Parallel Processing Report
Parallel Processing Report
Coursework 2017
Parallel Processing
SUPERVISOR: Dr. SAGVAN ALI SALIH
Better algorithms.
Greater reliability.
Parallelism Methods
1) TEMPORAL PARALLELISM
2) DATA PARALLELISM
This structure of a computer was proposed by John Von Neumann in the mid 1940s
and is known as the Von Neumann Architecture. In this architecture, a program is first
stored in the memory. The PE retrieves one instruction of this program at a time,
interprets it and executes it. The operation of this computer is thus sequential. At a time,
the PE can execute only one instruction. The speed of this sequential computer is thus
limited by the speed at which a PE can retrieve instructions and data from the memory
and the speed at which it can process the retrieved data. To increase the speed of
processing of data one may increase the speed of the PE by increasing the clock
speed. The clock speed increased from a few hundred kHz in the 1970s to 3 GHz in
2005. Processor designers found it difficult to increase the clock speed further as the
chip was getting overheated. The number of transistors which could be integrated in a
chip could, however, be doubled every two years. Thus, processor designers placed
many processing “cores” inside the processor chip to increase its effective throughput.
The processor retrieves a sequence of instructions from the main memory and stores
them in an on-chip memory. The “cores” can then cooperate to execute these
instructions in parallel. A computer which consists of a number of inter-connected
computers which cooperatively execute a single program to solve a problem is called a
parallel computer. Rapid developments in electronics have led to the emergence of
processors which can process over 5 billion instructions per second. Such processors
cost only around $100. It is thus possible to economically construct parallel computers
which use around 4000 such multicore processors to carry out ten trillion (1013 )
instructions per second assuming 50% efficiency. The more difficult problem is to
perceive parallelism in algorithms and develop a software environment which will enable
application programs to utilize this potential parallel processing power.
A sequential computer which exploits no parallelism in either the instruction or data streams.
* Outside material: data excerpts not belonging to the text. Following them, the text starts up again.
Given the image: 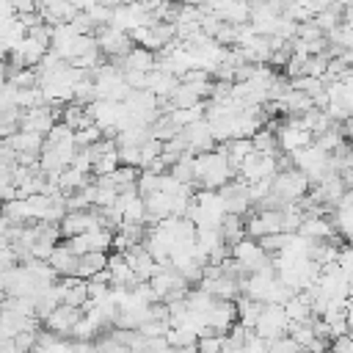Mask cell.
Instances as JSON below:
<instances>
[{
  "instance_id": "3",
  "label": "cell",
  "mask_w": 353,
  "mask_h": 353,
  "mask_svg": "<svg viewBox=\"0 0 353 353\" xmlns=\"http://www.w3.org/2000/svg\"><path fill=\"white\" fill-rule=\"evenodd\" d=\"M55 290H58V301H61L63 306H74V309H83V306H85V301H88V292H85V281H80V279H74V276H66V279H61V281L55 284Z\"/></svg>"
},
{
  "instance_id": "1",
  "label": "cell",
  "mask_w": 353,
  "mask_h": 353,
  "mask_svg": "<svg viewBox=\"0 0 353 353\" xmlns=\"http://www.w3.org/2000/svg\"><path fill=\"white\" fill-rule=\"evenodd\" d=\"M251 331H254V334H256L259 339H265V342H273V339H279V336H284V334H287V317H284V312H281V306H273V303H265Z\"/></svg>"
},
{
  "instance_id": "10",
  "label": "cell",
  "mask_w": 353,
  "mask_h": 353,
  "mask_svg": "<svg viewBox=\"0 0 353 353\" xmlns=\"http://www.w3.org/2000/svg\"><path fill=\"white\" fill-rule=\"evenodd\" d=\"M138 152H141V168H146L152 160H157V157H160L163 143H160V141H154V138H146V141L138 146Z\"/></svg>"
},
{
  "instance_id": "5",
  "label": "cell",
  "mask_w": 353,
  "mask_h": 353,
  "mask_svg": "<svg viewBox=\"0 0 353 353\" xmlns=\"http://www.w3.org/2000/svg\"><path fill=\"white\" fill-rule=\"evenodd\" d=\"M47 265L52 268V273H55V276H63V279H66V276H74L77 256H74V254H69V251H66V245L61 243V245H55V248H52V254L47 256Z\"/></svg>"
},
{
  "instance_id": "11",
  "label": "cell",
  "mask_w": 353,
  "mask_h": 353,
  "mask_svg": "<svg viewBox=\"0 0 353 353\" xmlns=\"http://www.w3.org/2000/svg\"><path fill=\"white\" fill-rule=\"evenodd\" d=\"M157 182H160V176H154L152 171H138L135 193L143 199V196H149V193H154V190H157Z\"/></svg>"
},
{
  "instance_id": "9",
  "label": "cell",
  "mask_w": 353,
  "mask_h": 353,
  "mask_svg": "<svg viewBox=\"0 0 353 353\" xmlns=\"http://www.w3.org/2000/svg\"><path fill=\"white\" fill-rule=\"evenodd\" d=\"M168 174H171L179 185H190V182H193V157H190V154H182V157L168 168Z\"/></svg>"
},
{
  "instance_id": "8",
  "label": "cell",
  "mask_w": 353,
  "mask_h": 353,
  "mask_svg": "<svg viewBox=\"0 0 353 353\" xmlns=\"http://www.w3.org/2000/svg\"><path fill=\"white\" fill-rule=\"evenodd\" d=\"M287 85H290V91H301V94H306L309 99H314V97L325 88V83H323V80H317V77H306V74H303V77L290 80Z\"/></svg>"
},
{
  "instance_id": "13",
  "label": "cell",
  "mask_w": 353,
  "mask_h": 353,
  "mask_svg": "<svg viewBox=\"0 0 353 353\" xmlns=\"http://www.w3.org/2000/svg\"><path fill=\"white\" fill-rule=\"evenodd\" d=\"M328 353H353L350 336H347V334H345V336H334V339L328 342Z\"/></svg>"
},
{
  "instance_id": "4",
  "label": "cell",
  "mask_w": 353,
  "mask_h": 353,
  "mask_svg": "<svg viewBox=\"0 0 353 353\" xmlns=\"http://www.w3.org/2000/svg\"><path fill=\"white\" fill-rule=\"evenodd\" d=\"M105 265H108V254H102V251H88V254L77 256V265H74V279L88 281L91 276H97L99 270H105Z\"/></svg>"
},
{
  "instance_id": "7",
  "label": "cell",
  "mask_w": 353,
  "mask_h": 353,
  "mask_svg": "<svg viewBox=\"0 0 353 353\" xmlns=\"http://www.w3.org/2000/svg\"><path fill=\"white\" fill-rule=\"evenodd\" d=\"M262 306L265 303H256V301H251V298H245V295H240L237 301H234V309H237V323L243 325V328H254V323H256V317H259V312H262Z\"/></svg>"
},
{
  "instance_id": "12",
  "label": "cell",
  "mask_w": 353,
  "mask_h": 353,
  "mask_svg": "<svg viewBox=\"0 0 353 353\" xmlns=\"http://www.w3.org/2000/svg\"><path fill=\"white\" fill-rule=\"evenodd\" d=\"M301 347L284 334V336H279V339H273V342H268V353H298Z\"/></svg>"
},
{
  "instance_id": "2",
  "label": "cell",
  "mask_w": 353,
  "mask_h": 353,
  "mask_svg": "<svg viewBox=\"0 0 353 353\" xmlns=\"http://www.w3.org/2000/svg\"><path fill=\"white\" fill-rule=\"evenodd\" d=\"M83 317V309H74V306H55L52 309V314L44 320L47 323V331L50 334H55L58 339H66L69 334H72V328L77 325V320Z\"/></svg>"
},
{
  "instance_id": "6",
  "label": "cell",
  "mask_w": 353,
  "mask_h": 353,
  "mask_svg": "<svg viewBox=\"0 0 353 353\" xmlns=\"http://www.w3.org/2000/svg\"><path fill=\"white\" fill-rule=\"evenodd\" d=\"M152 72L154 69V52H149V50H143V47H132L130 52H127V58H124V72Z\"/></svg>"
}]
</instances>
Single control unit fetches single instruction stream from memory. The control unit then
generates appropriate control signals to direct single processing unit (PU) to operate on
single data stream i.e., one operation at a time.
Single Instruction Multiple Data (SIMD):
Single instruction, multiple data, or SIMD, systems are parallel systems. As the name
suggests, SIMD systems operate on multiple data streams by applying the same
instruction to multiple data items, so an abstract SIMD system can be thought of as
having a single control unit and multiple ALUs.
Note that: in a SIMD system, the ALUs must operate synchronously, that is, each ALU
must wait for the next instruction to be broadcast before proceeding.
Finally, SIMD systems are ideal for parallelizing simple loops that operate on large
arrays of data. Parallelism that’s obtained by dividing data among the processors and
having the processors all apply the same instructions to their subsets of the data is
called data-parallelism.
MIMD are currently the most common than others and can be broadly divided according
to the organization of the memory into three sub-classes: :
The MIMD architectures is primarily used in a number of application areas, including the
following:
• Computer-aided design.
• Computer-aided manufacturing.
• Simulation.
• Modeling.
However, in practice, this class is best suited to machines with a limited number of
processors, because increasing the number of processors, may constitute a bottleneck
with the access to the shared memory.
Distributed memory system refer to a computer system in which each processor has its
own memory space. Different processors communicate over an interconnected network.
So in distributed-memory systems the processors usually communicate explicitly by
sending messages through the network or by using special functions that provide
access to the memory of another processor.
The communication model can allow a considerable increase in speed, but its
programming is difficult since the programmers have to handle all communication
operations.
The combination of both shared and distributed memory mechanisms (noted as mixed
or hybrid memory architectures) provides a flexible means to adapt to various
computing platforms.
This combination may increase scalability, increase performance computing, speed up
computation, and permit to efficient utilization of the existing hardware capacities.
However, this type of architecture combines advantages, but also may combine
the disadvantages of the both architectures.